As a first step, to change the custody arrangement there must be a significant change of circumstance.  In this case, step one was easily met.   The Mother moving out of the state constituted a significant change of circumstances.  Therefore, the Court immediately turned its attention to whether the Mother could relocate with the child.  In making such a determination, the Mother bears the burden of proof that she should be allowed to move by a preponderance of evidence.  The Court will look at the following factors: (1) the relationship with the parents; (2) the effect of the move on the noncustodial parent; (3) the potential enhancement to the custodial parent and child due to the move; and (4) parents’ motives for seeking or opposing the move.

In this case, the Mother claimed that she was unemployed and had better prospects in Alabama with her fiancé.  With a little digging, it was discovered she recently met her fiancé online and was planning to stay at his residence.  It was also discovered that her ability to support herself and her son, in addition to the child support, was completely dependent on the fiancé.  Finally, and the fatal blow to the custody issue, the Court found that the Mother failed to foster a relationship between her son and the Father.  She had quit her job so that she could move to Alabama and failed to demonstrate that she was providing a stable environment for her son.  Evidence to support her lack of support between the son and the Father was the fact that she sprung the move on the Father the day before and refused to give the Father contact information regarding where she was going and how he could contact his son.   The Father, on the other hand, had a steady job, and though he had a girlfriend, was in a steady relationship providing a stable environment.  The key though was the Father’s willingness and work towards fostering a close relationship between his son and the Mother.  He explained that if the Mother were to leave for Alabama, he committed to skype sessions with his son to see his mother no less than two or three times a week.  As a result, the Court denied the Mother’s request to take the child out of the State and granted the Father’s request to change residential custody to the Father.

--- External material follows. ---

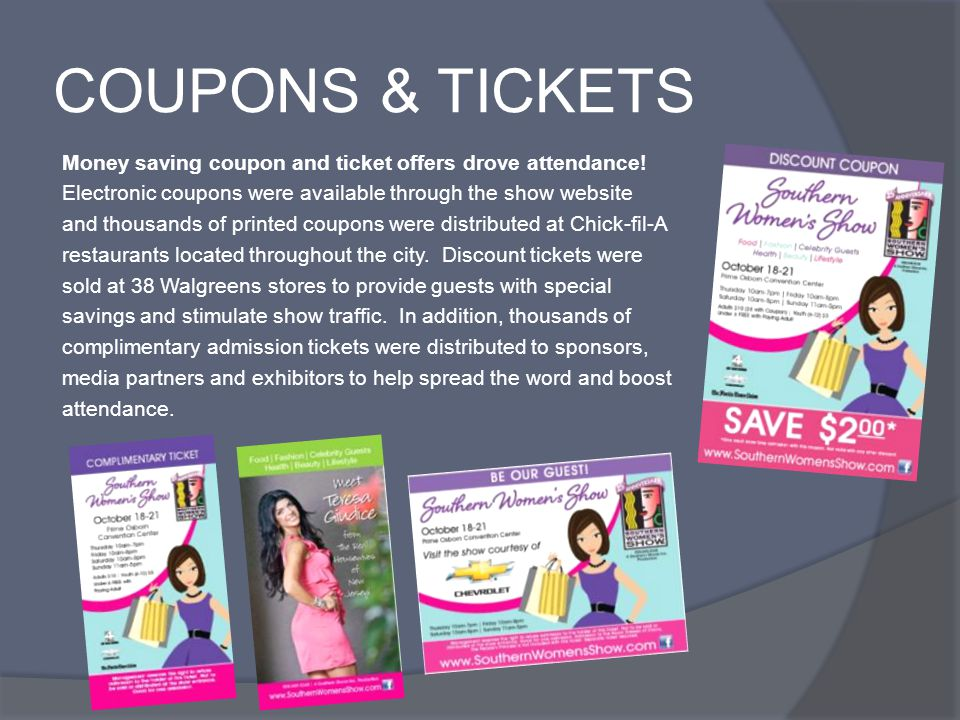 COUPONS & TICKETS Money saving coupon and ticket offers drove attendance! Electronic coupons were available through the show website and thousands of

In this case, the Mother was unable to show how leaving the state would enhance the child’s life, and what I believe was the key to this ruling, the Mother failed to show how she planned on dealing with separation between the Father and his son.  Here the Mother was actively hostile to the Father and in no way fostered the relationship.  The lesson to take away from this ruling is that the Courts do not look favorably on a party who in any way interferes with the relationship between the child and your former spouse.  One can surmise that the uphill battle she had to move her son to Alabama was not made easier with her open hostility to the Father.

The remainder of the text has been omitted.